JOB | Write out the whole of the material exactly.

Entries on spatial positioning |
----------

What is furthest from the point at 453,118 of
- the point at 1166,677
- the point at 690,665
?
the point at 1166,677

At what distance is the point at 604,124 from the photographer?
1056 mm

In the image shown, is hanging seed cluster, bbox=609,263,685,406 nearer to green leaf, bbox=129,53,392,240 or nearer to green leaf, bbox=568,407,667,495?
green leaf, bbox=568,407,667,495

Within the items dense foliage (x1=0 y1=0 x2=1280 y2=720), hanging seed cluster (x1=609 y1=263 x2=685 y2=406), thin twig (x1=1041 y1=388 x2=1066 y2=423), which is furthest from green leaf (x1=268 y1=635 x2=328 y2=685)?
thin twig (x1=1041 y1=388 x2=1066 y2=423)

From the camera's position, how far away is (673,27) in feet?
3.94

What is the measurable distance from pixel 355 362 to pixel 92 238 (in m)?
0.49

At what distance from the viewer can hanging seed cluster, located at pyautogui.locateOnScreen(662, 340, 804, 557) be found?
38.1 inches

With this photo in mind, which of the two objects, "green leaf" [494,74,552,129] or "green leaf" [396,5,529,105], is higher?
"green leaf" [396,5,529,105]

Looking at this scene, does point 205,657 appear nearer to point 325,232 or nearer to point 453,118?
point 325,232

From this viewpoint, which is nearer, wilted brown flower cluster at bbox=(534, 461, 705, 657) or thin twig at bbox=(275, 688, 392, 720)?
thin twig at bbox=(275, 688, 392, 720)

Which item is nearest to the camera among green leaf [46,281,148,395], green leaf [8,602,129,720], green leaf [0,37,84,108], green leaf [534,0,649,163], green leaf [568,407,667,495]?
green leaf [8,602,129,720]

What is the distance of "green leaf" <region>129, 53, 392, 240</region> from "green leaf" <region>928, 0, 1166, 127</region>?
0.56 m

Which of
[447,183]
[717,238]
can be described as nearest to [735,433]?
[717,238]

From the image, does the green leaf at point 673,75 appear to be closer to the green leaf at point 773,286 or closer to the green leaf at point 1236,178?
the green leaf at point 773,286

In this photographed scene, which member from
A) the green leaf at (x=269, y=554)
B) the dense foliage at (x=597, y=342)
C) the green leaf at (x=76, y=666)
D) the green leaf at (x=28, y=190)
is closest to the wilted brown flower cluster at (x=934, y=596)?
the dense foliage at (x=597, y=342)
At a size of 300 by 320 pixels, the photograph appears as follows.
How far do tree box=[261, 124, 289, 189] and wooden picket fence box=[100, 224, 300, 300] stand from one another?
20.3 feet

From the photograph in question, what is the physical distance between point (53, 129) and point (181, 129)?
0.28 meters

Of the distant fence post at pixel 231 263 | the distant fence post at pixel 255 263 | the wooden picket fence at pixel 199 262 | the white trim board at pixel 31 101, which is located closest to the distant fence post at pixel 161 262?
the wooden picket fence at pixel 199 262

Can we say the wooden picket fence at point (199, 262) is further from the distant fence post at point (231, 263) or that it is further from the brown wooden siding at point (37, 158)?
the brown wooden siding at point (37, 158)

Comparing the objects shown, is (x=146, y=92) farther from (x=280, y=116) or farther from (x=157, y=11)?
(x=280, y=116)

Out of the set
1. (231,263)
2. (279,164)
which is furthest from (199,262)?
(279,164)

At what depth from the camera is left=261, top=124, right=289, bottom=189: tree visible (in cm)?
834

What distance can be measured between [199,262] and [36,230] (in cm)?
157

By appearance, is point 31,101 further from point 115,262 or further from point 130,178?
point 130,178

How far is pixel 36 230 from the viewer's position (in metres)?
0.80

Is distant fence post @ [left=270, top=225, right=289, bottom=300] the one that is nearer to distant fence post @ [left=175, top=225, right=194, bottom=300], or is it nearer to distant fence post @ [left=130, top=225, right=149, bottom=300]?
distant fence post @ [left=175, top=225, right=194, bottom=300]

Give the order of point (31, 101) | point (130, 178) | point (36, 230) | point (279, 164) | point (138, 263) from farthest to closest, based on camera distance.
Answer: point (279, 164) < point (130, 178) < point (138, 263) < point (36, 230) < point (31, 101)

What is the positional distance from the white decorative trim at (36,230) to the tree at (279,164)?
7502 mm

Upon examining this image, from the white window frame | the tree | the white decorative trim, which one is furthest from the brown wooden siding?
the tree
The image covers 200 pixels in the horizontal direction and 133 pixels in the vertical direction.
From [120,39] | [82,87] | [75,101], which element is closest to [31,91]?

----------

SOLUTION TO THIS EXERCISE |
What is furthest from the point at 453,118 of
- the point at 1166,677
- the point at 690,665
?
the point at 1166,677

At what distance is the point at 604,124 from the photographer?
1056 mm

In the image shown, is hanging seed cluster, bbox=609,263,685,406 nearer to green leaf, bbox=129,53,392,240 or nearer to green leaf, bbox=568,407,667,495?
green leaf, bbox=568,407,667,495

Within the items dense foliage (x1=0 y1=0 x2=1280 y2=720), hanging seed cluster (x1=609 y1=263 x2=685 y2=406), thin twig (x1=1041 y1=388 x2=1066 y2=423), which is furthest from green leaf (x1=268 y1=635 x2=328 y2=685)?
thin twig (x1=1041 y1=388 x2=1066 y2=423)

From the camera's position, how far away is (673,27) in feet?
3.94

What is the measurable distance from pixel 355 362 to pixel 92 238 (in m)?
0.49

At what distance from the viewer can hanging seed cluster, located at pyautogui.locateOnScreen(662, 340, 804, 557) be found?
38.1 inches

With this photo in mind, which of the two objects, "green leaf" [494,74,552,129] or "green leaf" [396,5,529,105], is higher?
"green leaf" [396,5,529,105]

Looking at this scene, does point 205,657 appear nearer to point 325,232 or nearer to point 453,118?
point 325,232

From this viewpoint, which is nearer, wilted brown flower cluster at bbox=(534, 461, 705, 657) or thin twig at bbox=(275, 688, 392, 720)?
thin twig at bbox=(275, 688, 392, 720)

Which item is nearest to the camera among green leaf [46,281,148,395], green leaf [8,602,129,720], green leaf [0,37,84,108], green leaf [534,0,649,163], green leaf [568,407,667,495]?
green leaf [8,602,129,720]

What is the distance of "green leaf" <region>129, 53, 392, 240</region> from "green leaf" <region>928, 0, 1166, 127</region>?
0.56 m

Which of
[447,183]
[717,238]
can be described as nearest to [735,433]?
[717,238]

From the image, does the green leaf at point 673,75 appear to be closer to the green leaf at point 773,286 or closer to the green leaf at point 1236,178?
the green leaf at point 773,286

In this photographed scene, which member from
A) the green leaf at (x=269, y=554)
B) the dense foliage at (x=597, y=342)
C) the green leaf at (x=76, y=666)
D) the green leaf at (x=28, y=190)
is closest to the wilted brown flower cluster at (x=934, y=596)?
the dense foliage at (x=597, y=342)
At a size of 300 by 320 pixels, the photograph appears as follows.
How far do tree box=[261, 124, 289, 189] and wooden picket fence box=[100, 224, 300, 300] stand from one another?
20.3 feet

From the photograph in question, what is the physical distance between point (53, 129) and point (181, 129)?
0.28 meters

Of the distant fence post at pixel 231 263 | the distant fence post at pixel 255 263 | the wooden picket fence at pixel 199 262 | the white trim board at pixel 31 101, which is located closest to the distant fence post at pixel 161 262?
the wooden picket fence at pixel 199 262

Can we say the wooden picket fence at point (199, 262) is further from the distant fence post at point (231, 263) or that it is further from the brown wooden siding at point (37, 158)?
the brown wooden siding at point (37, 158)

Comparing the objects shown, is (x=146, y=92) farther from (x=280, y=116) or farther from (x=157, y=11)?
(x=280, y=116)

Out of the set
1. (231,263)
2. (279,164)
which is furthest from (199,262)?
(279,164)

At what depth from the camera is left=261, top=124, right=289, bottom=189: tree visible (in cm)?
834

What distance can be measured between [199,262] and [36,230] (in cm)?
157

By appearance, is point 31,101 further from point 115,262 or further from point 130,178?
point 130,178

How far is pixel 36 230 from the viewer's position (in metres)?
0.80

Is distant fence post @ [left=270, top=225, right=289, bottom=300] the one that is nearer to distant fence post @ [left=175, top=225, right=194, bottom=300], or is it nearer to distant fence post @ [left=130, top=225, right=149, bottom=300]?
distant fence post @ [left=175, top=225, right=194, bottom=300]

Give the order of point (31, 101) | point (130, 178) | point (36, 230) | point (279, 164) | point (138, 263) from farthest to closest, based on camera distance.
Answer: point (279, 164) < point (130, 178) < point (138, 263) < point (36, 230) < point (31, 101)

What is the positional distance from the white decorative trim at (36,230) to the tree at (279,164)?
7502 mm

Upon examining this image, from the white window frame | the tree | the white decorative trim, which one is furthest from the brown wooden siding?
the tree
The image covers 200 pixels in the horizontal direction and 133 pixels in the vertical direction.
From [120,39] | [82,87] | [75,101], which element is closest to [31,91]?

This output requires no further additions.